The wild card here is consciousness. Those observers who see things in terms of human evolution are finding nothing surprising about what’s happening; nor do they see cutting back as necessarily unhealthy. The bigger a perspective one takes, the more likely one is to see global economic changes as a cosmic corrective for the excesses of an old world we are leaving behind.
__________________
Notes:
1 The situation makes me think of something astrologer Liz Greene wrote in the late 1970s. Transiting Pluto was approaching the Sun in the chart of the USSR at the time, and she saw it as signifying that that Union would go through “a break-up.” Hard as this was to imagine at the time, so it happened, as soon as Pluto moved into position.

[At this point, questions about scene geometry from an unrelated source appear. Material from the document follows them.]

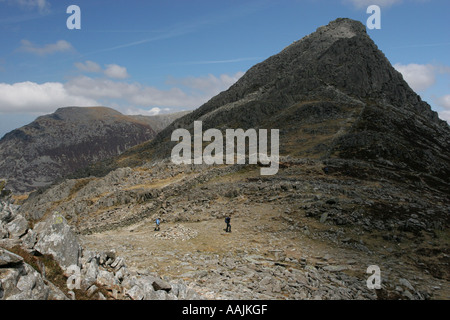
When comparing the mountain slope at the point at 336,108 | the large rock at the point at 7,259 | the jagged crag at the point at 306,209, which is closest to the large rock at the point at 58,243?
the large rock at the point at 7,259

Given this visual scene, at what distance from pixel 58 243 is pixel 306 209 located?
783 inches

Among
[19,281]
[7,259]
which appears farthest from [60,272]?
[7,259]

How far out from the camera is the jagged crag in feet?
50.5

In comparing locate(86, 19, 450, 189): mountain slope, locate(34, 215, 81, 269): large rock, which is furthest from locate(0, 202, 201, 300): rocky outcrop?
locate(86, 19, 450, 189): mountain slope

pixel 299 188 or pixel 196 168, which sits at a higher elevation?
pixel 196 168

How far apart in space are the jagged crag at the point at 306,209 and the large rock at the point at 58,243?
5.35m

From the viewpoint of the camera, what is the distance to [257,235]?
2198 cm

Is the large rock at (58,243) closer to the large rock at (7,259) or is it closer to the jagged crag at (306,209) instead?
the large rock at (7,259)

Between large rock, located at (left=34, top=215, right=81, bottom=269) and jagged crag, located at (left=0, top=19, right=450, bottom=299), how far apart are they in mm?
5348

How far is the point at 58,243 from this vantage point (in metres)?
10.7
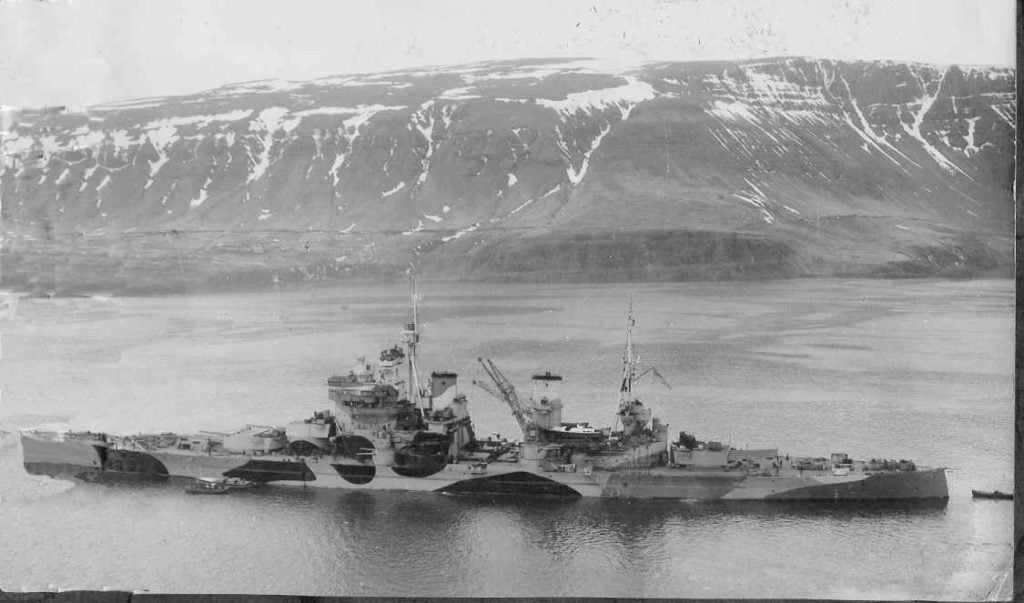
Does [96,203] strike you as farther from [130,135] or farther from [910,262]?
[910,262]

2 For a detailed interpretation of the explosion chart, see “Disaster in Deep Water: The Astrological Message of the Gulf Coast Oil Crisis,” The Mountain Astrologer, August 2010.
3 The money supply in the United States is contracting at an accelerating rate that now matches the average decline seen from 1929 to 1933, despite near-zero interest rates and the biggest fiscal blitz in history.
4 Consider the case of the California parents’ group that took to the airwaves in July to protest the Chinese language program being offered at their children’s school. Their fear was that learning Chinese would expose their little ones to “communist propaganda”.
5 More than half of the US aid budget is spent not in the poorest parts of the world but in middle-income countries, in the Middle East; and for military and strategic purposes, not to feed people.. Only $3bn a year goes to South Asia and sub-Saharan Africa.